Simultaneously, we have seen an explosion in Internet connected devices and consumer products. We believe these two trends auger a perfect storm for malicious actors, where targeted campaigns can last years and with patience and resourcefulness, the results can affect massive damage on lives and society.
Who are We?
Dellfer was founded to secure connected cars and more generally, any device connected to the Internet that is susceptible to this new era of hacking. By 2020, anywhere from 152 million (HIS Automotive) to a quarter of a billion cars (Gartner) will have embedded connectivity in them as smart cars, making this a huge surface area of attack to protect.
Our mission is to save lives and ensure these consumer devices are fully secured against any hack possible. We are a team of cryptography experts and long-time IOT security practitioners that have experience working in everything from smart city meter infrastructure, mobile phones, government jammers, building automation, printers and many more small footprint architectures such as those involved in connected vehicles.
Our Premise
We came to some clear conclusions when we analyzed the automotive market for potential solutions to this serious problem in that domain:

  1. With 100 million lines of code in every connected car, any smart vehicle is susceptible to the same vulnerability issues we’ve seen in all coding environments. While the operating systems are more specific, code will have known and unknown vulnerabilities in it, just like any application that is developed by engineers. This will make it susceptible to zero day attacks. We also noted at automotive engineers all throughout the supply chain also use reusable objects in their coding to speed up release to production.
  2. Connected vehicles have cyber kinetic potential and will attract nation state actors and cyber criminals looking to profit from extortion. While Cyber-Physical Systems (CPSes) have their origin in more general Internet of Things (IoT) and Industrial Control Systems (ICS), the term applies here as well. Any direct or indirect attack on the connected vehicle could lead to death of one or many lives, and as such the threat must be taken seriously. Because we believe Dellfer is the maximum defense code can have, we find it to be a perfect fit with the connected vehicle market where the stakes are supremely high.
  3. There are important architectural differences that make many offerings from the enterprise environment irrelevant. Many of the recent security innovations have been designed with the idea of large storage repositories, highly descriptive logging and at least 10/100 Mbit networks presumed.
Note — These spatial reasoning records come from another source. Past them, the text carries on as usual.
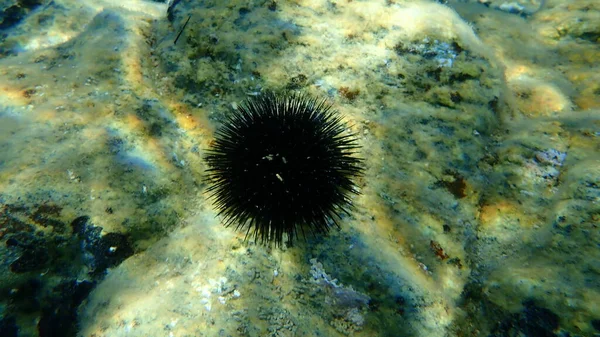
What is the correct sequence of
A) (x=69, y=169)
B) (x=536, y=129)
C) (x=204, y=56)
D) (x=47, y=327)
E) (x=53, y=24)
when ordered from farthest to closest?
1. (x=53, y=24)
2. (x=204, y=56)
3. (x=536, y=129)
4. (x=69, y=169)
5. (x=47, y=327)

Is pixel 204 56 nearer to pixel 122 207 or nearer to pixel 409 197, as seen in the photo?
pixel 122 207

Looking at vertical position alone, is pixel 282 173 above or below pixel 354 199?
above

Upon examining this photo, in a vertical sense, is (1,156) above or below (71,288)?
above

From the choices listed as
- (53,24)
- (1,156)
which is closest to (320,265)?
(1,156)
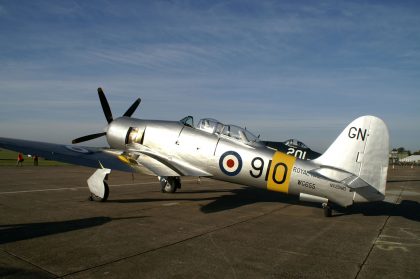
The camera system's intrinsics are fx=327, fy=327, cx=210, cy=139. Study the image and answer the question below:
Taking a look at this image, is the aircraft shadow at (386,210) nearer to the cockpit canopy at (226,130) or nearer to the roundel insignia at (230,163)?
the roundel insignia at (230,163)

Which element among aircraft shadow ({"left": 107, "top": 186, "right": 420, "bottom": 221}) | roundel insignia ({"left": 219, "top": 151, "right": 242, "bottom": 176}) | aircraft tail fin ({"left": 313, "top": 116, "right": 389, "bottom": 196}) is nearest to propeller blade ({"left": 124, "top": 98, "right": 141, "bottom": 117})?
aircraft shadow ({"left": 107, "top": 186, "right": 420, "bottom": 221})

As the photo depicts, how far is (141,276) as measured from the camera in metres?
4.53

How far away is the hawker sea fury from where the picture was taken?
8.54m

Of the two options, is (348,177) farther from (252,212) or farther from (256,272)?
(256,272)

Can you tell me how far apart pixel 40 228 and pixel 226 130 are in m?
5.89

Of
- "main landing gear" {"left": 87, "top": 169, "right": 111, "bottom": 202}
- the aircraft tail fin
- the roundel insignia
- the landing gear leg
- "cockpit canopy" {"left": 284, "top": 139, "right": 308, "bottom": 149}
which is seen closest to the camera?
the aircraft tail fin

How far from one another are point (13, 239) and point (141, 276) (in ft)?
10.0

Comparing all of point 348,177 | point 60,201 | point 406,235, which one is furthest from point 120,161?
point 406,235

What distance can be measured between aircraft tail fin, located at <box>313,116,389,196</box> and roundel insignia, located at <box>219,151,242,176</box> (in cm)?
223

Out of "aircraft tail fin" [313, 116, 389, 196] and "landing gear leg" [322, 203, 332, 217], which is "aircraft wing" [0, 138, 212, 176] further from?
"aircraft tail fin" [313, 116, 389, 196]

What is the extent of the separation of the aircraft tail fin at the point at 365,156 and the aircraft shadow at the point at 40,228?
5.83 meters

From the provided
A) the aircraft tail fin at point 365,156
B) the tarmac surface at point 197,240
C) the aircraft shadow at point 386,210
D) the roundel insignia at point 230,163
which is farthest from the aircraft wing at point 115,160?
the aircraft shadow at point 386,210

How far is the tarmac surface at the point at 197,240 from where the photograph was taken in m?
4.89

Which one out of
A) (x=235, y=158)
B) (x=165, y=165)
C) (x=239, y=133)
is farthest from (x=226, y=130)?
(x=165, y=165)
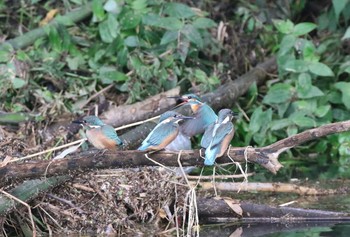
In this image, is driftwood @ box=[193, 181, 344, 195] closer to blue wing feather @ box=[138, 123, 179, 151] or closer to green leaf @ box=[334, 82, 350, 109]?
blue wing feather @ box=[138, 123, 179, 151]

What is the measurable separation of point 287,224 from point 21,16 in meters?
5.31

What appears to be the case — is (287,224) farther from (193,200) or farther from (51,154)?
(51,154)

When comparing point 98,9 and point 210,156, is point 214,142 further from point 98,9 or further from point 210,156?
point 98,9

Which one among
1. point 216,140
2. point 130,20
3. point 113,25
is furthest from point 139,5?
point 216,140

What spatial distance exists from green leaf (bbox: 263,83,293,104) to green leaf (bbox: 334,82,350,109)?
19.7 inches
This has no fit with connected vehicle architecture, where storage space is limited, the CAN bus data field is only 8 KB large and CPU power is limited. The value of any security innovation must be evaluated against the real and pervasive constraints of connected car architecture.
  4. In security, hardware security solutions are depreciated over 5 years and refreshed. With cars, the longevity and after-market fixes that make for an attractive TCO equation to the buyer must be taken into account for any proposed security solution.
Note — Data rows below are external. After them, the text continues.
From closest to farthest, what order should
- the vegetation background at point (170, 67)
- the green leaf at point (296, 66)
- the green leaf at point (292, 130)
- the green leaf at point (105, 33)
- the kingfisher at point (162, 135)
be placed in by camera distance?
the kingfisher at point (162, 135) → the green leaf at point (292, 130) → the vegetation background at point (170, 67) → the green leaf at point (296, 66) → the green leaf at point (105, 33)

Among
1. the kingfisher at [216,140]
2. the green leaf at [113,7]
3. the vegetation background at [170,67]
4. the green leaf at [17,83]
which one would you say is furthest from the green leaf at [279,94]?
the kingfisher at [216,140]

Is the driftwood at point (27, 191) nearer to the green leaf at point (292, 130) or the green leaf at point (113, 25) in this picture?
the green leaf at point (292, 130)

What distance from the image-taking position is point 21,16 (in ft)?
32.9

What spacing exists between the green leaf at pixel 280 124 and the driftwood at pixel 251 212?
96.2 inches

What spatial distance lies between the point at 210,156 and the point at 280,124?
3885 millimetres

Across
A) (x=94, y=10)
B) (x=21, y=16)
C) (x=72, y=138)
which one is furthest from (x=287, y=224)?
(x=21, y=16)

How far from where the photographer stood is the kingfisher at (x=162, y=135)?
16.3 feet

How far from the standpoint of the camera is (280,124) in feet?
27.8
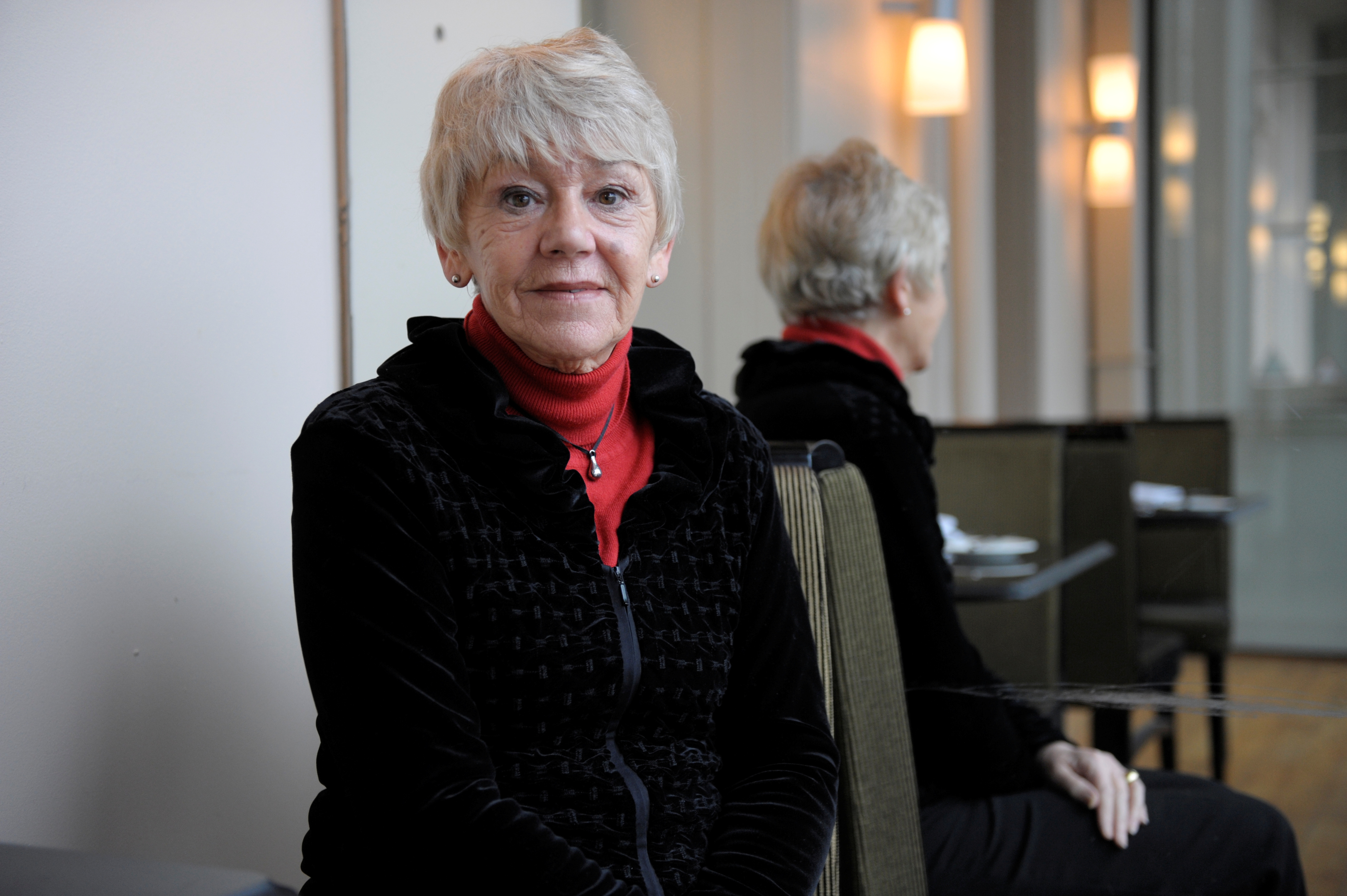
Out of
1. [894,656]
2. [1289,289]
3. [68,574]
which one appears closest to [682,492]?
[894,656]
We felt a new approach was needed for the connected vehicle that was lightweight but highly self-contained in its ability to enforce security. With our prior IoT work, we had worked with control flow integrity in other sectors and felt it offered to highest potential to truly change the game for connected vehicle security.
Our best is that a CFI-based solution will enable us the chance to confer maximum protection on a connected vehicle from the inside out. To us, this will be a more effective way of securing portable, mobile connected devices than trying to analyze signals of behavior after the fact. This is the bet we have made behind ZeroDayGuard, the name of our solution.
What Makes Us Different?
We firmly believe our expertise working in small footprint environments is an advantage for us in servicing the automotive cybersecurity market, however in addition to that we feel our technology makes us unique as well:

  1. Comprehensiveness – Integrity monitoring can be implemented in different ways, and we believe we made the right choices for ensuring the right balance between security protection and overhead of processing to achieve it.
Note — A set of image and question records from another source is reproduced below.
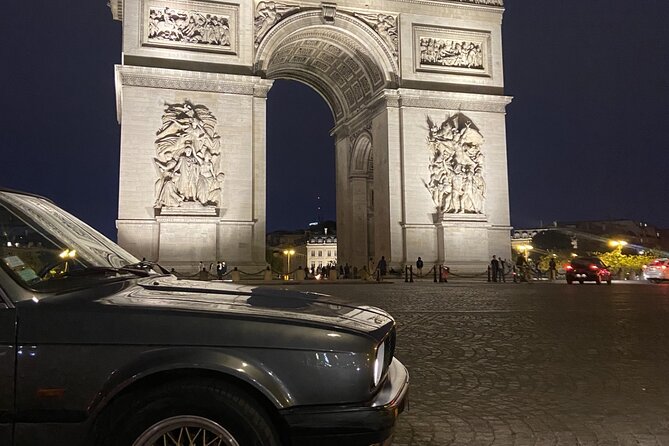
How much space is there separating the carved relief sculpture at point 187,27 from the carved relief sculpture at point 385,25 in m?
5.73

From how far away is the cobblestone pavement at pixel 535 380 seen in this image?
11.3 ft

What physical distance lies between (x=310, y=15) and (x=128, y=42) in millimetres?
6981

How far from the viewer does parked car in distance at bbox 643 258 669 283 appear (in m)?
26.3

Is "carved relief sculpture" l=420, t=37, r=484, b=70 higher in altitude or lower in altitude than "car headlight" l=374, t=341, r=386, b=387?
Answer: higher

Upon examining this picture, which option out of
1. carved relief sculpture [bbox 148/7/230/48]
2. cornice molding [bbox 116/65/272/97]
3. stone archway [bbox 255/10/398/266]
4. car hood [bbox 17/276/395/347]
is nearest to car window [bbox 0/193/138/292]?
car hood [bbox 17/276/395/347]

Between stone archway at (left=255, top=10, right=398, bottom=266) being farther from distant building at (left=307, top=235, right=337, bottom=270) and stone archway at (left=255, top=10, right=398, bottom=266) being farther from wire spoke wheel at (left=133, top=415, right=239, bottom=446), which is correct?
distant building at (left=307, top=235, right=337, bottom=270)

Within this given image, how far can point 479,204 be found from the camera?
2367 cm

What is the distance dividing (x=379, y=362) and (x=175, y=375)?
0.75 m

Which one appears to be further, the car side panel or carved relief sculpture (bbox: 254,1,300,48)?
carved relief sculpture (bbox: 254,1,300,48)

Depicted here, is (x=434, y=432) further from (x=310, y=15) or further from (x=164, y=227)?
(x=310, y=15)

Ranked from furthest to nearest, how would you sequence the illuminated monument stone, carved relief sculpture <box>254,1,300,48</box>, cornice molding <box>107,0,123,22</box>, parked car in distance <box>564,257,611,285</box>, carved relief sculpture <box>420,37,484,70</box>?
cornice molding <box>107,0,123,22</box>, carved relief sculpture <box>420,37,484,70</box>, parked car in distance <box>564,257,611,285</box>, carved relief sculpture <box>254,1,300,48</box>, the illuminated monument stone

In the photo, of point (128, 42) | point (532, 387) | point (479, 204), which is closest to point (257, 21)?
point (128, 42)

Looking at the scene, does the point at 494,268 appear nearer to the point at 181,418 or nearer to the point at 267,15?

  2. Requires no updating or downtime – Code protected by Dellfer is intrinsically changed to be protected, no matter where it runs, no signature updates or re-boots required, perfect for IoT and connected cars.
  3. Hassle free enablement – What could be easier than simply pressing a button to submit a file to us or changing the command for compiling your application? Adding Dellfer to IoT code does not require any developer training or changes to source code. It just works and it’s automatic.
  4. It’s deterministic – What this means is that it is highly precise and not guessing at a security determination. ZeroDayGuard enforces a deterministic path and any deviation from that path is known to be bad and worth sounding the bells on.